Pour intensifier les progrès obtenus jusque-là, le Pr Diouf estime qu’il est urgent de « mettre en œuvre toutes les stratégies pour accélérer la prévalence contraceptive et augmenter la disponibilité et l’accessibilité des services ». Car, selon lui, « la planification familiale et les Sonu sont les piliers les plus importants pour lutter contre la mortalité maternelle ». Il évoque également l’insuffisance des structures sanitaires pour assurer une prise en charge adéquate des femmes, des nouveau-nés et des enfants.
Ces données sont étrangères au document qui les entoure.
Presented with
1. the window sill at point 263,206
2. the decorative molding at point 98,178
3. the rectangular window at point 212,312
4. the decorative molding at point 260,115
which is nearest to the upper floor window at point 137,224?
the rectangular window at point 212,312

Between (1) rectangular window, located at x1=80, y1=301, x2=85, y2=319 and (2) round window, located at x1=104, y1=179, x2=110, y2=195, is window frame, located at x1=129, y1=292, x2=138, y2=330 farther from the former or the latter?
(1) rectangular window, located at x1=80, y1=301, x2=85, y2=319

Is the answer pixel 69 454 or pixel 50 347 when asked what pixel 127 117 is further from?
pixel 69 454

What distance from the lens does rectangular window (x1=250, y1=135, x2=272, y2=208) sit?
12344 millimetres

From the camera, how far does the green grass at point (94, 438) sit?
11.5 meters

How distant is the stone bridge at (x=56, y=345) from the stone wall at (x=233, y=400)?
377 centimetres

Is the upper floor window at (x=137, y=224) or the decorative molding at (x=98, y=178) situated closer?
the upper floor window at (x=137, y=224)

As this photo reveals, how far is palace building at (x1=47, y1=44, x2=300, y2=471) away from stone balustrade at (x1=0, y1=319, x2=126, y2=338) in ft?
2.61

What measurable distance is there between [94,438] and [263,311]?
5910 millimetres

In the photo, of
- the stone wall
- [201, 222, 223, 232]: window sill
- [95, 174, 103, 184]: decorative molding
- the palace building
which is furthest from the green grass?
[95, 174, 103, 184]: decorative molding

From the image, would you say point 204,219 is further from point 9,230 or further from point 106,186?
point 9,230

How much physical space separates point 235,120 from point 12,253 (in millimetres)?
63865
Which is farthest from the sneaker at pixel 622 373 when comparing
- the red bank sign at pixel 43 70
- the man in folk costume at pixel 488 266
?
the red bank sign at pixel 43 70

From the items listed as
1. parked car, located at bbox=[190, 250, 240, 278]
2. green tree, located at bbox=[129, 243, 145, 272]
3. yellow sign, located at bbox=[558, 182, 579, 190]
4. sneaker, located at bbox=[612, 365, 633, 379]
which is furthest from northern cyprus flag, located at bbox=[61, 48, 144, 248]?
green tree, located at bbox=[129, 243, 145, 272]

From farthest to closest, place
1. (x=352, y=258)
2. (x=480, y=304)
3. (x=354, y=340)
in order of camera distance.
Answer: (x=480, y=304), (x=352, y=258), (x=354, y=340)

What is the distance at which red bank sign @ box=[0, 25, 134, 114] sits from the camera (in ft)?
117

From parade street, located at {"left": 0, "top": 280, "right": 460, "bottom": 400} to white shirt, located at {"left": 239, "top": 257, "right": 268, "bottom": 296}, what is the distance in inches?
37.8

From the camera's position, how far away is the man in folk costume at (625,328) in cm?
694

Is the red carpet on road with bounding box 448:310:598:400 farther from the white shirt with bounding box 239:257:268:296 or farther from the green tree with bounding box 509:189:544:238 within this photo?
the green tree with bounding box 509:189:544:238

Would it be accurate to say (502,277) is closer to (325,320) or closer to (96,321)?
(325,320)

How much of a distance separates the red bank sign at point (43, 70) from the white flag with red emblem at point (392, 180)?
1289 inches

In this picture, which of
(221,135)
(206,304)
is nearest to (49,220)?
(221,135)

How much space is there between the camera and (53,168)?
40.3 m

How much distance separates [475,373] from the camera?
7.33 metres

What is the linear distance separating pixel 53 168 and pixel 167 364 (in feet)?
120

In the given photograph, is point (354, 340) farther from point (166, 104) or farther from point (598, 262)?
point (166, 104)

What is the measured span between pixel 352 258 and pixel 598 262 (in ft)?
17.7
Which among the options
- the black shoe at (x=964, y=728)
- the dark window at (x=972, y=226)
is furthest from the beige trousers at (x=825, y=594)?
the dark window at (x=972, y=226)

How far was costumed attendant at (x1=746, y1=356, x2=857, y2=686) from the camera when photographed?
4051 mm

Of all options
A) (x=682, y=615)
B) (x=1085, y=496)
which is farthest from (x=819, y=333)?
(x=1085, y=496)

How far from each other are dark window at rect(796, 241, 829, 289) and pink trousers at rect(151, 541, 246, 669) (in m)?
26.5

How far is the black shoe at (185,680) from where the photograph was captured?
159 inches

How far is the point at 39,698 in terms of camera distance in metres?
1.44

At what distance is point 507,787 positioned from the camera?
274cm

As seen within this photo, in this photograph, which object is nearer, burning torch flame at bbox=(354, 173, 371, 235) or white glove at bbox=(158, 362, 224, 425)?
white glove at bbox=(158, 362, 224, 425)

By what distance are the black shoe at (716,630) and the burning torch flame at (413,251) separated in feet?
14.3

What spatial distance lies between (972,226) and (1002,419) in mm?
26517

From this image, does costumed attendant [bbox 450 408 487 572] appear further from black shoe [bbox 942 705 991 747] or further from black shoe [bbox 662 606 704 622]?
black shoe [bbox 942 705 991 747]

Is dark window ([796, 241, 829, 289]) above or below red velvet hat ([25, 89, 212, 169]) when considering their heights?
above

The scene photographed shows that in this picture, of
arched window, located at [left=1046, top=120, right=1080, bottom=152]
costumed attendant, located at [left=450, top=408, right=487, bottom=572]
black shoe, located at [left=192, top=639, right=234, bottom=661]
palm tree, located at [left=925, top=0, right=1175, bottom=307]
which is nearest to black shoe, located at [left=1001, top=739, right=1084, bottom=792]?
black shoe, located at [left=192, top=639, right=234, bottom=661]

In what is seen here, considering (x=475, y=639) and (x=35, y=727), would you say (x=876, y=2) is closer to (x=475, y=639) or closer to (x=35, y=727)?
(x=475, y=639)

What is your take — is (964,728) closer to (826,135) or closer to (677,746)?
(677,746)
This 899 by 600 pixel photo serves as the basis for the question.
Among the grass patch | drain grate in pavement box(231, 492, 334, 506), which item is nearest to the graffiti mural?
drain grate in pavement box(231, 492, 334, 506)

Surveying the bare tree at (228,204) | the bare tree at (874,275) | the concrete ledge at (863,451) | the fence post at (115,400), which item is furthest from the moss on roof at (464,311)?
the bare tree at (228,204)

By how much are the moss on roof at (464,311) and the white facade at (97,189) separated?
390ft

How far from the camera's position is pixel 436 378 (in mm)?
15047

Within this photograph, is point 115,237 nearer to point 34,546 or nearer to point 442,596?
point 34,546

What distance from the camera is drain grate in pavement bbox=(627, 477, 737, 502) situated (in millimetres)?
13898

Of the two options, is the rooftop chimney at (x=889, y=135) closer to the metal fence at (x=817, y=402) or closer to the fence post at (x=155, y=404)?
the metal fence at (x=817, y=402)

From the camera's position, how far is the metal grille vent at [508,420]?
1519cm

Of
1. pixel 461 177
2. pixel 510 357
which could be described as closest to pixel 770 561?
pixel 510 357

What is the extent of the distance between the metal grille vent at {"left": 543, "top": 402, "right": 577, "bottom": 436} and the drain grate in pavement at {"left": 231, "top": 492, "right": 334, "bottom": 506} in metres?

En plus des infrastructures, « la qualité de l’offre fait défaut », regrette le praticien, indiquant que, « parfois, le paquet d’offres n’est pas complet ».
L’équation de la disponibilité des équipements…
Parmi ces manquements qui ne militent pas en faveur d’une baisse drastique des décès maternels, le gynécologue-obstétricien cite « l’insuffisance de personnels qualifiés, particulièrement les gynécologues, surtout à l’intérieur du pays ». Résultat : il est noté un problème d’organisation des soins, en ce sens que « les services doivent être disponibles en permanence 24h/24 et 7j/7 », fait remarquer Alassane Diouf qui ne manque pas ainsi de parler de « problème de demande de soins d’urgence ».
Allant dans le même sens, le coordonnateur du Ceforep estime que l’insuffisance des ressources humaines est une des causes pouvant expliquer la lente réduction de la mortalité maternelle dans notre pays. Et ce, « même si les problèmes sont en train de baisser en intensité », précise Thierno Dieng. Surtout avec le recrutement, ces dernières années, de sages-femmes, dont plus de 2.000 étaient récemment au chômage. Il y a aussi la disponibilité des médicaments partout.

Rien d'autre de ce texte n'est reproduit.